Nos hallamos, pues, en grave encrucijada. Pues en vano buscamos la ciencia que habría de servirnos. En ellos nos va lo mismo que en las restantes dimensiones de la praxis colectiva, si es que queremos fundar la conciencia, con verdadero conocimiento de causa, nuestros juicios acerca de la realidad político-social, acerca de la política exterior, de la política nacional. Volvemos entonces la vista hacia alguna enseñanza científica que en el convulso mundo del vivir colectivo y sus destinos pudiera librarnos del estadio primitivo de las representaciones y acciones instintivas, confusamente heredadas. Nuestra época abunda en ciencias magníficas y rigurosas. Tenemos las ciencias naturales “exactas” y, por medio de ellas, la tan admirada técnica aplicada a la naturaleza que ha dado a la civilización moderna su agresiva superioridad, aunque también nos haya traído perjuicios muy lamentados. Pero sea como quiera de esta cuestión, la ciencia sí ha hecho posible en la esfera técnico-natural de la acción humana una verdadera racionalidad práctica y ha proporcionado el ejemplo modélico de cómo la ciencia en general debe convertirse en luz de la praxis. En cambio, una ciencia racional del hombre y de la colectividad humana, que diese fundamento a una racionalidad de la acción social y política y a una técnica política racional, es cosa que falta por completo.
Lo mismo vale también a propósito de los problemas de la renovación, que tanto nos interesan. Caracterizado con mayor precisión, nos falta la ciencia que en relación con la idea de hombre (y por tanto, con el par de ideas inseparables a priori” hombre individual-comunidad”) hubiese acometido lo que matemática pura de la naturaleza acometió en relación con la idea de la naturaleza y en sus capítulos fundamentales ha conseguido realizar ya. Así como esta última idea, “naturaleza en general como forma genérica”, engloba la universitas de las ciencias naturales, así la idea del ser espiritual, y en particular la del ser racional, la del hombre, engloba la universitas de todas las ciencias del espíritu, en especial la de todas las ciencias humanas. Del lado de la primera tenemos la siguiente situación: mientras la matemática de la naturaleza despliega en sus disciplinas aprióricas sobre el tiempo y el espacio, sobre el movimiento y las fuerzas motrices, las necesidades aprióricas que encierran tales componentes de esencia de una naturaleza en general (natura formaliter spectata), su aplicación a la facticidad de la naturaleza que está dada hace posible ciencias naturales empíricas con métodos racionales, o sea, matemáticos. La matemática proporciona, pues, con su apriori los principios de la racionalización de lo empírico.

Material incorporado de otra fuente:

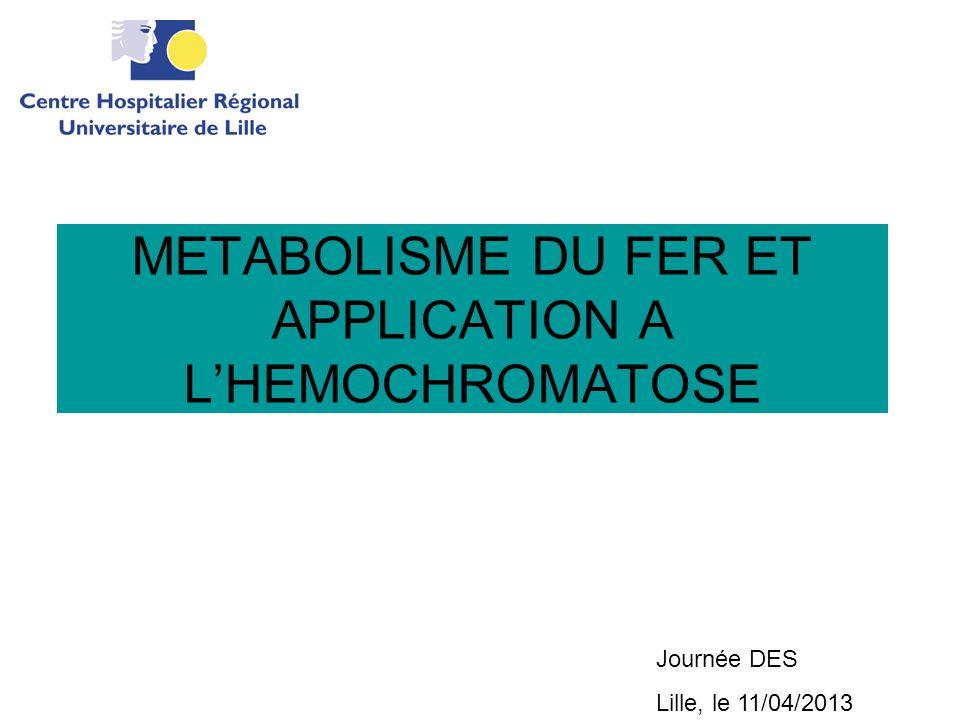 METABOLISME DU FER ET APPLICATION A L'HEMOCHROMATOSE Journée DES Lille, le 11/04/2013
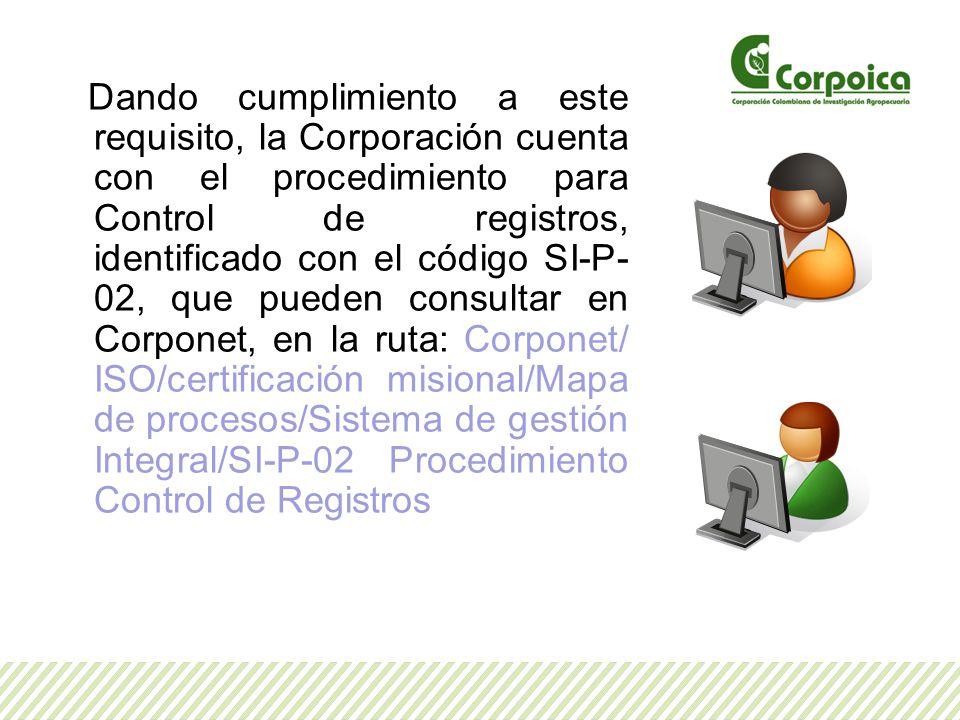 Dando cumplimiento a este requisito, la Corporación cuenta con el procedimiento para Control de registros, identificado con el código SI-P-02, que pueden consultar en Corponet, en la ruta: Corponet/ ISO/certificación misional/Mapa de procesos/Sistema de gestión Integral/SI-P-02 Procedimiento Control de Registros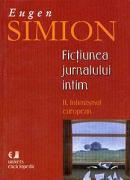 Fictiunea jurnalului intim. II. Intimismul european - Eugen Simion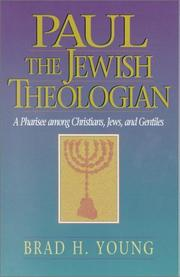 Cover of: Paul, the Jewish theologian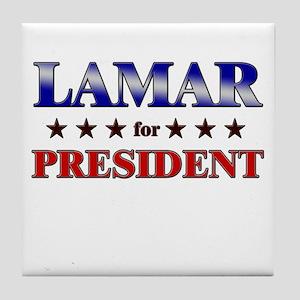 LAMAR for president Tile Coaster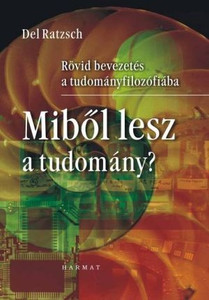 Miből lesz a tudomány? by DEL RATZSCH - HUNGARIAN TRANSLATION OF Science & Its Limits: The Natural Sciences in Christian Perspective (Contours of Christian Philosophy Contours of Christian Philo) / How to approach faith and science issues (9639148644)
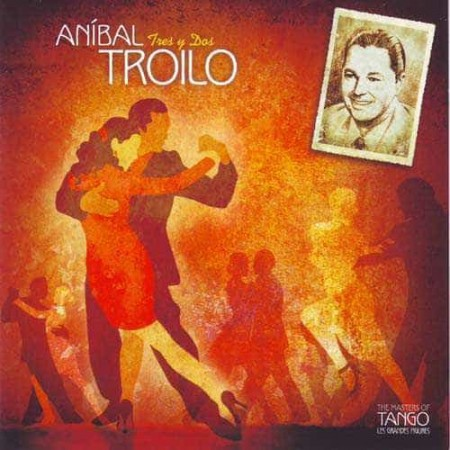 ANIBAL TROILO CD The Masters Of Tango Tres Y Dos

Del otro lado tenemos múltiples y fecundas ciencias referidas al reino del espíritu, al reino de la condición humana; pero son ciencias enteramente empíricas y “meramente” empíricas. La ingente multitud de hechos que se ordenan temporal, morfológica, inductivamente, o bien desde puntos de vista prácticos, queda en ella sin ningún vínculo de racionalidad de principio. Falta aquí, justamente, la ciencia apriórica paralela, la mathesis del espíritu y la condición humana, por así decir. Falta el sistema científicamente desarrollado
de verdades “aprióricas” puramente racionales que arraigan en la “esencia” del hombre y que, como logos puro del método, introducirían en la empiria de las ciencias del espíritu la racionalidad teórica en un sentido semejante al de las ciencias naturales, y en sentido semejante harían posible la explicación racional de los hechos empíricos; igual, pues, a cómo la matemática pura de la naturaleza ha hecho posible la ciencia empírica de la naturaleza como ciencia teorizada en sentido matemático y por ello racionalmente explicativa.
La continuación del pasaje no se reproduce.